Whatever. Perhaps it was a different computer and a different year. I do vaguely remember being younger than everyone else, and I vaguely remember that the teacher was the father of a classmate of mine, or something like that... and nothing else. But the flashback also revealed a sense of how I felt in a room full of people older than me behaving towards me with more than a little scorn.
That was unusual for me. Like finding a twenty-five year old scratch-and-sniff card and finding that scratching it still reveals its aroma. I know that it seems like I write a lot about my childhood, but really I don't. I write around my childhood - the music of the era, the politics of the era. I write about the world I lived in, but not the person who lived in that world, because I'm really very detached from that seven-year-old. His memories are stored in my head, but they're another person's. I can remember what he did and what he thought, but not how he felt. That seven-year-old no longer exists. In his place, answering to his name, is me - a 35-year-old who probably has little in common with that kid. His viewpoint on the world, what made him happy, what frightened him - I remember these things as if I had learnt them by reading another person's memoirs. It's strange. It's disorienting. It's creepy.

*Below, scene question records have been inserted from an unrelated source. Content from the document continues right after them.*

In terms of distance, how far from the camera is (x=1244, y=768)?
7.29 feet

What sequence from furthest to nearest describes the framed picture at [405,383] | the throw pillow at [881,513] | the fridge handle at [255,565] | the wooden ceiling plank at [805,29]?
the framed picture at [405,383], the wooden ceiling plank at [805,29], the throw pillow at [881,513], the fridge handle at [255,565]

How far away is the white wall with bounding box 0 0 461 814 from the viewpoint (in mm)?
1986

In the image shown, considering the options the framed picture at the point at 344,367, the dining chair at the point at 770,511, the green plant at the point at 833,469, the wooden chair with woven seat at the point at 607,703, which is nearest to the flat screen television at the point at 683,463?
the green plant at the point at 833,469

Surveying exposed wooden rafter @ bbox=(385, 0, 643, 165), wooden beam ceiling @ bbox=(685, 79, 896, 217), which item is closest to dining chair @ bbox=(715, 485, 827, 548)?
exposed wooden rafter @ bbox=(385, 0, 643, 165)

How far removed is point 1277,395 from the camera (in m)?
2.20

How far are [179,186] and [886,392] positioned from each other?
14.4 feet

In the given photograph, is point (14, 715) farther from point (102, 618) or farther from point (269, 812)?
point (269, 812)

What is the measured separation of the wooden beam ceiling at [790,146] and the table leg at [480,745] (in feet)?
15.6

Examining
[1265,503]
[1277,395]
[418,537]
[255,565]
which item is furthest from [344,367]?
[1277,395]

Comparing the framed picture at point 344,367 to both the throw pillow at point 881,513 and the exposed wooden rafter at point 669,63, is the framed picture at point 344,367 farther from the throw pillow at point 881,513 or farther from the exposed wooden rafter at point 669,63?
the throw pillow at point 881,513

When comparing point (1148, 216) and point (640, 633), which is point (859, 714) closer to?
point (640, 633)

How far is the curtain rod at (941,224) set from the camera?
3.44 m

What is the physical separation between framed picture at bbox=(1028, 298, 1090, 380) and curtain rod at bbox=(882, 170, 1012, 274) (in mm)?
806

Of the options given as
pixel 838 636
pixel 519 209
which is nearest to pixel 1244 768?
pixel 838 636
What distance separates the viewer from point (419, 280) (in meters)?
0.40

That was the sort of kid who would learn a computer programming language. The sort of kid who was good at a lot of stuff - even often called 'precocious'. The sort of kid who 'would be something one day'. The sort of kid whose social awkwardness was usually glossed over by the very adults who furthered it by constantly 'singling him out'. The sort of kid whose future was 'very bright'.
Now, as 'has potential' slides into 'had potential', I wonder what the 35-year-old me would say to the seven-year-old me if we could communicate with each other. And vice-versa. Would we recognise each other? Would he be proud of me or disappointed in me? Did I become what he wanted to be?
What advice would I give him? Would he listen to my advice? Would he blame me for not becoming the shining star people thought he'd be? Would I blame him for not having the diligence, motivation and direction to get me there? Would I tell him how much better things could be if he could just break out of his shell and not be so maladjusted and bad at making friends? Would he see right through that and say, "Well, you haven't changed as much as you think you have"?
Would he be right?
Do I miss that seven-year-old? I'm not even sure. There are things about him I like and things I don't. Things I admire and things I can't stand. Would I give him a kiss? Or a slap on the face? Am I sad that he doesn't exist anymore? Or relieved? Am I pleased at the differences between him and me? Or ashamed?